— Begin —

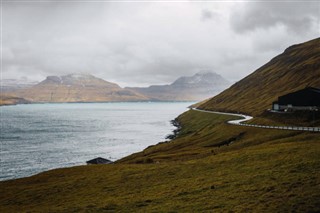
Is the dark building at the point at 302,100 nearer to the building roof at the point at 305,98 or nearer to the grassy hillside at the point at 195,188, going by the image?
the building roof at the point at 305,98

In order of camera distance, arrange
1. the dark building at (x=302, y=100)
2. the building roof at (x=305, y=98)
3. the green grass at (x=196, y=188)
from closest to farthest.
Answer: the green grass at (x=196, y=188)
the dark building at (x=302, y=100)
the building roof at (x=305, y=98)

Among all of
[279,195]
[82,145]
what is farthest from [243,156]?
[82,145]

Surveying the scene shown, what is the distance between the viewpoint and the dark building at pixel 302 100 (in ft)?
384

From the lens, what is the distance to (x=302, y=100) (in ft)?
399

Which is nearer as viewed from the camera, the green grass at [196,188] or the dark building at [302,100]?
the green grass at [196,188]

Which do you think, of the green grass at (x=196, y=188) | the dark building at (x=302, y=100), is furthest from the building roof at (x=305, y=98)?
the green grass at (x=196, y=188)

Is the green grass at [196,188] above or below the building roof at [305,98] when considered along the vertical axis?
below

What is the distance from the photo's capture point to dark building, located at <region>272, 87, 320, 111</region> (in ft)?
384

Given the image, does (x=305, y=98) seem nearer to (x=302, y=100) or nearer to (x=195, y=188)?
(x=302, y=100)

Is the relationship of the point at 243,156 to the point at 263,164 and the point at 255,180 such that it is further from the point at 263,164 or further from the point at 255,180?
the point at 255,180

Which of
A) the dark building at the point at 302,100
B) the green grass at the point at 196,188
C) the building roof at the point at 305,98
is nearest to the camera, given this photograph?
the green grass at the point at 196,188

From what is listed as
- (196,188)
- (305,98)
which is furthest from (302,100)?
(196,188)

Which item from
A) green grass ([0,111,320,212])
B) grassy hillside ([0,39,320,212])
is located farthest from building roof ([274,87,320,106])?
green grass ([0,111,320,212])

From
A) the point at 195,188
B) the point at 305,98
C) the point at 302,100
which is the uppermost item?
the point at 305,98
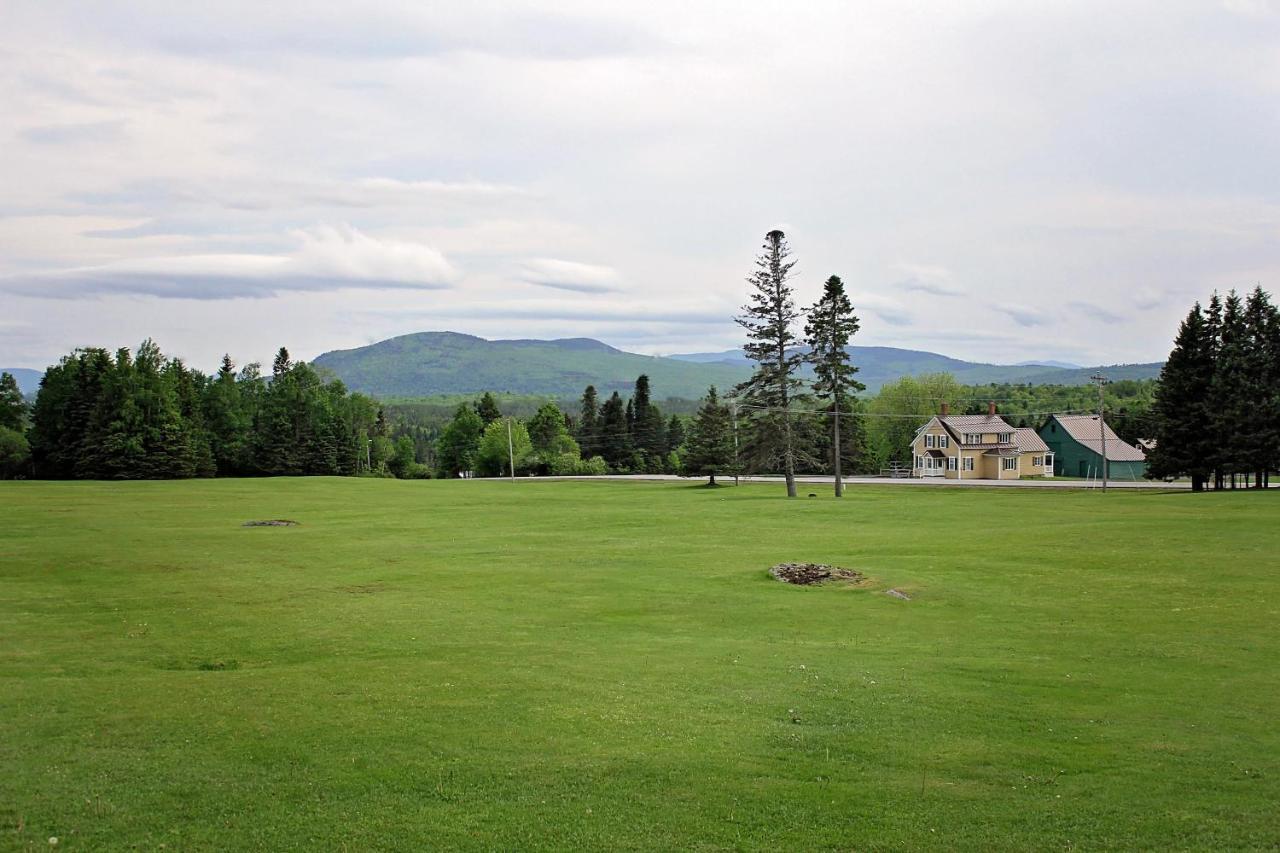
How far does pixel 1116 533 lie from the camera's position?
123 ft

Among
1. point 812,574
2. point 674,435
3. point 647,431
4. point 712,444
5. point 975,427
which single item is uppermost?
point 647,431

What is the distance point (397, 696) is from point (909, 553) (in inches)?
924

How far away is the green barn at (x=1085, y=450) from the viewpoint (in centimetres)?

— End —

Directions: Copy every entry above word for word, leaving out the pictures.

Finished answer:
Is the dark building at the point at 302,100 nearer to the building roof at the point at 305,98 or nearer to the grassy hillside at the point at 195,188, going by the image?
the building roof at the point at 305,98

In order of camera distance, arrange
1. the dark building at (x=302, y=100)
2. the building roof at (x=305, y=98)
3. the green grass at (x=196, y=188)
from closest to farthest.
Answer: the green grass at (x=196, y=188)
the dark building at (x=302, y=100)
the building roof at (x=305, y=98)

Among all of
[279,195]
[82,145]
what is farthest from [243,156]?
[82,145]

Surveying the scene shown, what is the distance between the viewpoint and the dark building at pixel 302 100 (in ft)?
384

From the lens, what is the distance to (x=302, y=100) (in ft)?
399

Which is nearer as viewed from the camera, the green grass at [196,188] or the dark building at [302,100]?
the green grass at [196,188]

Which do you think, of the green grass at (x=196, y=188) | the dark building at (x=302, y=100), is furthest from the building roof at (x=305, y=98)?
the green grass at (x=196, y=188)

Is the green grass at [196,188] above or below the building roof at [305,98] when considered along the vertical axis?
below

What is the distance from the photo's capture point to dark building, located at <region>272, 87, 320, 111</region> (in ft)?
384

Given the image, does (x=305, y=98) seem nearer to (x=302, y=100) or nearer to (x=195, y=188)?
(x=302, y=100)

Is the relationship of the point at 243,156 to the point at 263,164 and the point at 255,180 such that it is further from the point at 263,164 or further from the point at 255,180?
the point at 255,180

Which of
A) the dark building at the point at 302,100
B) the green grass at the point at 196,188
C) the building roof at the point at 305,98
is nearest to the camera, given this photograph?
the green grass at the point at 196,188

From what is listed as
- (196,188)
- (305,98)
which is furthest from (302,100)?
(196,188)

Which item from
A) green grass ([0,111,320,212])
B) grassy hillside ([0,39,320,212])
is located farthest from building roof ([274,87,320,106])?
green grass ([0,111,320,212])

From
A) the point at 195,188
B) the point at 305,98
C) the point at 302,100
which is the uppermost item?
the point at 305,98
How far does pixel 1116 533 lie from the camera's position?
123 ft

Among
1. point 812,574
2. point 674,435
3. point 647,431
4. point 712,444
5. point 975,427
which single item is uppermost?
point 647,431

What is the distance point (397, 696) is from point (909, 553) (in inches)?
924

How far away is the green barn at (x=1085, y=450) from the viewpoint (in centimetres)?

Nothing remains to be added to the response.